■ Aufgabe a
Prüfe, ob die folgenden Aussagen mit dem Textauszug übereinstimmen, und belege jede Antwort mit Ja oder Nein sowie den entscheidenden Worten des Textauszugs als wörtlichem Zitat.
(i) Annemarie van Haeringen stammt aus den Niederlanden.
(ii) Coco lernt das Nähen erst nach ihrer Zeit im Waisenhaus.
(iii) Coco entwirft ihre ersten Hüte für ein Pferderennen.

■ Textauszug

§ §

13. April 2015

Herbst 2014: Coco und das kleine Schwarze


Ein weiteres wundervolles Bilderbuch von der Nominierungsliste für den Deutschen Jugendliteraturpreis 2015 hat erst jetzt mein Interesse geweckt, so dass ich es an dieser Stelle auf jeden Fall noch vorstellen möchte. Viele von uns kennen die bewegende Geschichte der Modeikone Coco Chanel, wie sie von ihren Kinderjahren im Waisenhaus bis in die feine Pariser Gesellschaft aufstieg und mit ihrem "Kleinen Schwarzen" der Emanzipation verhalf. Die niederländische Illustratorin Annemarie van Haeringen erreicht mit ihrem Bilderbuch zweierlei: Sie fasst einerseits die komplexe biografische Geschichte für Kinder verständlich zusammen und bringt ihnen andererseits die Design- und Nähwelt mit feinen, von Modezeichnungen inspirierten Bildern näher.

Das schmale Mädchen Coco muss furchtbar viel über sich ergehen lassen im Waisenhaus, doch hier erlernt sie auch ihre außergewöhnlichen Nähkünste. So arbeitet sie später als Näherin und nimmt sich vor, reich und berühmt zu werden. Den ersten Schritt schafft sie, indem sie bei einem "steinreichen" Freund einzieht und in dessen Schloss, die feine Welt und ihre Extravaganzen kennenlernt. Statt der einengenden Korsetts und weiten Röcke, näht sie sich hier erstmals eine Hose, mit der sie aufrecht auf einem Pferd reiten kann und viel Aufsehen in der Damenwelt erregt. Für ein Pferderennen entwickelt sie die ersten leichten und angenehmen Hüte, so dass sie schnell genügend Kundschaft für ihren eigenen Laden anzieht. Ihre neue Mode entwickelt sie weiter und bietet ein passendes Parfum für die Frau an. Schließlich entwirft sie (für jeden Geschmack) das "Kleine Schwarze", ein Kleid, "das zeigt, wie schön die Frau ist ..." und wird damit weltberühmt.

§ §

■ Aufgabe b
Aktualisiere in den Einträgen die Zeilen zwischen der Zeile mit „With the options being“ und der Zeile mit „15.3 metres“, beide eingeschlossen: Ersetze „high-rise building“ durch „tower block“ und lass alles Übrige unverändert.

■ Gegebene Einträge
§ §

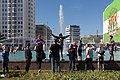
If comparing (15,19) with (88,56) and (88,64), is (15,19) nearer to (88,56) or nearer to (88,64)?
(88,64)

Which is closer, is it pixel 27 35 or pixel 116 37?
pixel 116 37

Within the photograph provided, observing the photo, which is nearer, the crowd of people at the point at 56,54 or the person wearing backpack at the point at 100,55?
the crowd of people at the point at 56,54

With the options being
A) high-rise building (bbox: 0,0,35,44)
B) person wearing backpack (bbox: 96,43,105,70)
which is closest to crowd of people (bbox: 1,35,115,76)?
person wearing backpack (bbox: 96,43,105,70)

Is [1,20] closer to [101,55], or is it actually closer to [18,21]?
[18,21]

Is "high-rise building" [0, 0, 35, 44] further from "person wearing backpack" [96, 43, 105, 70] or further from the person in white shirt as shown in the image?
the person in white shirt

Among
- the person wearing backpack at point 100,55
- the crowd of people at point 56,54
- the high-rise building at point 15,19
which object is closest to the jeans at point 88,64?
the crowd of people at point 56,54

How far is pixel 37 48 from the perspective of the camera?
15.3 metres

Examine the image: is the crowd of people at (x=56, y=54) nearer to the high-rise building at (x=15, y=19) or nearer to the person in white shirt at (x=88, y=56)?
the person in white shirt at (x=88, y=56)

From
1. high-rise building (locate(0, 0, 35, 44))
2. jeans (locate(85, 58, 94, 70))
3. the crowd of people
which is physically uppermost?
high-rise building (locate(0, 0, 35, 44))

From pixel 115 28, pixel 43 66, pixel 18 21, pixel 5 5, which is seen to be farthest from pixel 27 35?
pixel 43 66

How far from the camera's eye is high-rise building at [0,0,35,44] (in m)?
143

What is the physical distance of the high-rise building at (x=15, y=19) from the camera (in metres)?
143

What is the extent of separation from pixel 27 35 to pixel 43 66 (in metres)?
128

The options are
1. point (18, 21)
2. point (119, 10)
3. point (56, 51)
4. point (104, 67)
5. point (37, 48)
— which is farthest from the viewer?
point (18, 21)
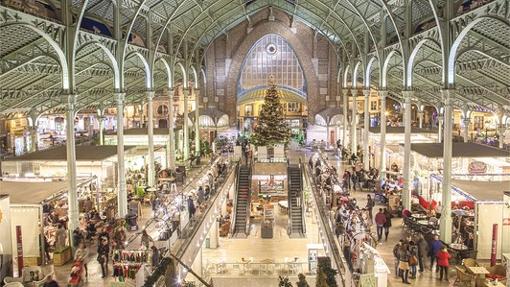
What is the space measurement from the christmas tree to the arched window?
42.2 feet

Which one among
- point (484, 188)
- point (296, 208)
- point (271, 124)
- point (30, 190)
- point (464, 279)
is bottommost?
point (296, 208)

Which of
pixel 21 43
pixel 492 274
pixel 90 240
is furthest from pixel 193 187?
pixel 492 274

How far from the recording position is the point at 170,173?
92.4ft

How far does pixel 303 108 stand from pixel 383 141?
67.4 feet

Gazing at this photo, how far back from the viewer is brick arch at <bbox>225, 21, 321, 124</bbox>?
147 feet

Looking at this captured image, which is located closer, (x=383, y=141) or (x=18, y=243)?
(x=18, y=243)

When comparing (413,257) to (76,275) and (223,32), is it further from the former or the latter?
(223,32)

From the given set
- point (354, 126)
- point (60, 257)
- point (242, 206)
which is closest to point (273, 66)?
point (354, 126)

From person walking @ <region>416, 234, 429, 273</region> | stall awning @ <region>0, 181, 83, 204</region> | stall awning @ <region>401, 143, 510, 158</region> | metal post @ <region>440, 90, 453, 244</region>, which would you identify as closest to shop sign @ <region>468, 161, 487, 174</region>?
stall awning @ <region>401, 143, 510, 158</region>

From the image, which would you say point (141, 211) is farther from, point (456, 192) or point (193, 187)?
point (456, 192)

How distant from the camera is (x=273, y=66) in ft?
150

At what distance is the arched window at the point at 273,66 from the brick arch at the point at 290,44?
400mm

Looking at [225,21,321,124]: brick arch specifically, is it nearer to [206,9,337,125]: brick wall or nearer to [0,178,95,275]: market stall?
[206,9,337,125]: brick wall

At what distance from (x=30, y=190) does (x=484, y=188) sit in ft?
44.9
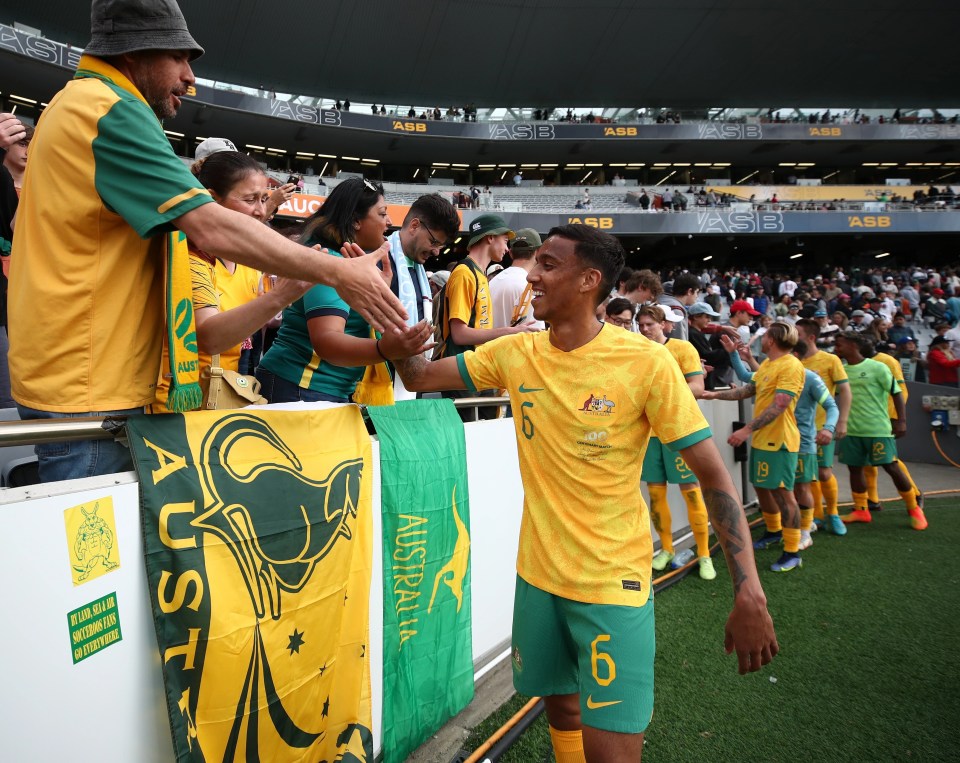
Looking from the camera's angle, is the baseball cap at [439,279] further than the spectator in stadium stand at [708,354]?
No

§ §

■ Lösung a
(i) Ja: „Die niederländische Illustratorin Annemarie van Haeringen“
(ii) Nein: „doch hier erlernt sie auch ihre außergewöhnlichen Nähkünste“
(iii) Ja: „Für ein Pferderennen entwickelt sie die ersten leichten und angenehmen Hüte“

■ Lösung b
With the options being
A) tower block (bbox: 0,0,35,44)
B) person wearing backpack (bbox: 96,43,105,70)
which is closest to crowd of people (bbox: 1,35,115,76)?
person wearing backpack (bbox: 96,43,105,70)

Is [1,20] closer to [101,55], or is it actually closer to [18,21]?
[18,21]

Is "tower block" [0, 0, 35, 44] further from "person wearing backpack" [96, 43, 105, 70] or further from the person in white shirt as shown in the image?
the person in white shirt

Among
- the person wearing backpack at point 100,55
- the crowd of people at point 56,54
- the tower block at point 15,19
which object is closest to the jeans at point 88,64?
the crowd of people at point 56,54

How far is pixel 37 48 from the perspective of the camera?
15.3 metres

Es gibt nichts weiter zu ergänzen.